In den Ergebnissen traten dann auch so manche Defizite im Umgang mit der Wikipedia und seiner Gemeinschaft zu Tage. Zum einen betraf dies die Einbindung von anderen Medien (Bilder, Videos, …). Angesichts der text-dominierten Wissensgesellschaft war dies zu erwarten. Die mangelnde Repräsentanz von Videos ist in der Wikipedia seit langem bekannt. Betreffs der Gemeinschaft der Wikipedianer (einschließlich ihrer Bots) sorgten die Schutzvorrichtungen vor Vandalismus für die meisten Irritationen unter den Teilnehmern. So warteten neue Artikel wochenlang auf eine Markierung durch einen Admin. Auch die Vertrauens-Mechanismen, etwa bei der Verschiebung von Artikel durch neue Benutzer, behinderte die Arbeit. Fast Gänzlich ungenutzt blieben die Diskussionsseiten – leider in einem Falls auch dann, als eine halber Beitrag von einem anderen Wikipedianer gelöscht wurde. Als betreuender Dozent habe ich mich in solchen Fällen weitestgehend zurückgehalten, um keine Verzerrungen gegenüber den realen Konflikten und Problemen zu bewirken. Einzig ein Nagtivfeedback im Sinner der wikipedianischen Diskussionskultur hinterließ ich auf den Diskussionsseiten. Lob und Wertschätzung floßen auf anderen Kanälen.

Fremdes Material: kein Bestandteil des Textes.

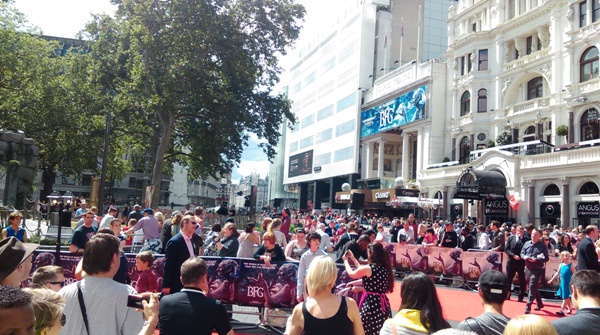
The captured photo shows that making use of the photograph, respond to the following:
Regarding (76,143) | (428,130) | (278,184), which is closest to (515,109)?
(428,130)

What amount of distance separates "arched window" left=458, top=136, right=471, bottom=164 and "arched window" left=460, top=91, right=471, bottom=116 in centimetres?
240

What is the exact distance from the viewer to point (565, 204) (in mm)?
31766

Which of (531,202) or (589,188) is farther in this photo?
(531,202)

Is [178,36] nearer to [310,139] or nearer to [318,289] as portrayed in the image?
[318,289]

Die von der Wikipedia empfohlene Vorgehensweise konnte ich nur bedingt anwenden:

  1. Am­bas­sa­dor Training => die Trainings konnten nicht leider nicht als virtuelle Lerhveranstaltungen angeboten werden
  2. Pla­nung (Am­bas­sa­dor + Dozent) => war aus zeitgründen unmöglich
  3. Ein­füh­rung in der Lehr­ver­an­stal­tung (Ge­brauch der Wi­ki­pe­dia / best practice) => 15 min + Selbststudium
  4. Ana­lyse exis­tie­ren­der Wikipedia-Artikel zur Iden­ti­fi­ka­tion feh­len­der oder un­voll­stän­di­ger Informationen => Mitteilung per E-Mail
  5. Re­se­arch: Literaturrecherche => eigenständig
  6. Schrei­ben: ein­zeln oder als Gruppe meh­re­rer Studierender => binnen eines Monats
  7. Eva­lua­tion: ver­fas­sen eine re­flek­ti­ven Ar­ti­kel buw. ei­ner Prä­sen­ta­tion über den Ent­ste­hungs­pro­zes­ses des Wikipedia-Artikels in der Lehrveranstaltung. => in der Blockveranstaltung war dies im Nachhinein nicht möglich

Als Fazit kann ich festhalten, dass sich die Erprobung der Wikipedia Academy auch in Eigenregie lohnt. Der Gewinn an Erfahrungen mit der Wikipedia dürfte auf beiden Seiten nicht unerheblich gewesen sein. Meine Hoffnung besteht nun darin, dass die Teilnehmer, aber auch einige Kollegen dieses Lehrszenario in ihrer eigenen Lehre anwenden und somit einen kleinen Beitrag für die Wissensallmende leisten, anstatt wie bisher Seminararbeiten für den Papierkorb oder das persönliche Datenarchive schreiben zu lassen. In Hinblick auf die erzielte Qualität besteht sicher noch keine Vergleichbarkeit mit wissenschaftlichen Enzyklopädien. Doch immerhin eröffnen die in diesem Seminar bearbeiteten Artikel die Chance künftigen noch weiter verbessert zu werden.